Packed Lunches that Aren’t Boring
March 2, 2019
Bringing lunch to school every day allows me to save money, feel better about what I’m eating, and have something to shamefully snack on when CM hunger hits. Often, I just throw leftovers into a container and call it a day. But when I have slightly more time (or fewer leftovers), this “formula” allows for quick lunches that are easy to make and pack.
The Formula:
Protein:
Make a big batch of something on the weekend (see below!) or repurpose extra meat or plant-based protein from dinners.
Grains:
I love carbs, so I like to have a good portion of them in my lunches. I usually boil a few cups of any whole grain in well-salted water on the weekend and then keep in the fridge to use throughout the week. Farro, rice, barley, etc. are always great.
Vegetable:
Similar philosophy to protein here. If I know something that presumably grew out of the ground will find itself in a Tupperware after dinner, I lean on that for lunches. If not, I will roast whatever root vegetables I have on hand, sauté the wilting greens in the bottom of the crisper drawer, or massage some kale with oil and salt to have on hand. If your family doesn’t always find itself with leftovers, it may be wise to ask whoever is cooking to make a little extra to last for an additional meal or two.
Sauce:
A bowl with dry grains and proteins is just sad. So, make a sauce! My go-tos are a basic vinaigrette or tahini thinned with water and lemon (plus garlic and salt).
Extra:
If you’re feeling fun, toss on some toasted nuts, cheese crumbles, or quick pickles.
Recipes:
Beans:
This is more of a formula than a recipe, but it’s fun to make and hard to screw up.

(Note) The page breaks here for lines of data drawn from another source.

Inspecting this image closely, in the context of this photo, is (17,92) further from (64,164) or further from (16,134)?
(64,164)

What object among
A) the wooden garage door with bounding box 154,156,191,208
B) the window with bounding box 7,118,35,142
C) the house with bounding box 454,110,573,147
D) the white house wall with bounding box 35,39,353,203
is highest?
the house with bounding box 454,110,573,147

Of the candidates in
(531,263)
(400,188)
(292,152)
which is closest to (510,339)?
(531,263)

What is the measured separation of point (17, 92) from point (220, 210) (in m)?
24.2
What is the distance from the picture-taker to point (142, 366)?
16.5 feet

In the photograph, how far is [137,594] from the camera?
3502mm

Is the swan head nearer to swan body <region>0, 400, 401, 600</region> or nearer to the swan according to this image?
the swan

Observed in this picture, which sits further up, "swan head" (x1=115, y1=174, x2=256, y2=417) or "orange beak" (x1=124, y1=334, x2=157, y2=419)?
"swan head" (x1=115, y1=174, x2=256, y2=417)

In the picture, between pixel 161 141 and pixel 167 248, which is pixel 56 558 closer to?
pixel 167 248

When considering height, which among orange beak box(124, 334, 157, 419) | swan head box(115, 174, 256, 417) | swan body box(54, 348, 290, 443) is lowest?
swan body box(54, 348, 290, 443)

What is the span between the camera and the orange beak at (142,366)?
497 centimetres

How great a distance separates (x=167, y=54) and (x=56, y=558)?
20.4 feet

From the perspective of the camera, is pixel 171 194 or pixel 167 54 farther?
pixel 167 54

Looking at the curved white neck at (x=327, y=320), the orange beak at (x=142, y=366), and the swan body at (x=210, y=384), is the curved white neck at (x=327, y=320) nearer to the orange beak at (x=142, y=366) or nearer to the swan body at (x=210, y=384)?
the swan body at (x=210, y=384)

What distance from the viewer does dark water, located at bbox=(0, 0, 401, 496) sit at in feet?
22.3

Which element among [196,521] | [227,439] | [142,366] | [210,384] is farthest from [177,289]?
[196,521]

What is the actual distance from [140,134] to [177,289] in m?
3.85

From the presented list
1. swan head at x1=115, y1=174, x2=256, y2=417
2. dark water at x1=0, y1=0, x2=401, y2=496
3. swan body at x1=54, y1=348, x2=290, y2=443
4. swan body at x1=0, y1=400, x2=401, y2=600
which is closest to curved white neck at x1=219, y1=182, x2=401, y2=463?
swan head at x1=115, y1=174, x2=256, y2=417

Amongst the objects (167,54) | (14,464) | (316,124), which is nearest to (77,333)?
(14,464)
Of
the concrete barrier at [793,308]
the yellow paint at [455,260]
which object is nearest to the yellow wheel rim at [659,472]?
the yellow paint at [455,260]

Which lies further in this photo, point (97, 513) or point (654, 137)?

To start, soak dried beans in cool water overnight. For a week’s worth of beans, I usually use around two cups. Drain and then place in a medium saucepan and cover with fresh water by at least two inches. Bring this to a boil and skim off the foamy scum that will collect on top.
Lower to a simmer and add a pinch or two of salt and any aromatics of your choice. I usually throw in wide strips of lemon zest, mint, and parsley. Crush 4-5 garlic cloves and cook over low heat in a generous amount of olive oil, then pour this onto your simmering beans. The goal is to have a layer of oil covering the top, so be generous.
Let cook, stirring occasionally and adding more salt periodically until beans are creamy and tender. Remove pot from heat.
Now, the key to flavorful beans: the cooking liquid. When checking for seasoning, taste the water, not the beans, as they will absorb the flavors surrounding them in time. Doctor up the liquid with pepper flakes, a few splashes of vinegar, lemon juice, and more salt, tasting until the flavors feel right. Let beans sit in liquid at least 30 minutes, or better yet, overnight.
Store in fridge in liquid and enjoy throughout the week.
Quick-pickled Vegetables:
Thinly slicing vegetables and giving them a quick toss in vinegar makes for an easy way to add crunch and brightness to any dish. (Also, my mom calls these quickles, so go ahead and do that if you want to.)
Ingredients:
1 cup thinly sliced or shaved carrots, onions, cucumbers, or whatever else!
½ cup vinegar (white, rice, or apple cider are my favorites)
½ tablespoon sugar
2 tsp salt
Directions:
Whisk vinegar, sugar, and salt together, making sure that everything is dissolved. Add in vegetables and mix, scrunching them a bit with your hands. Let sit at least 10 minutes, or store in the refrigerator and eat within a few days.
This piece also appears in our February 2019 print edition.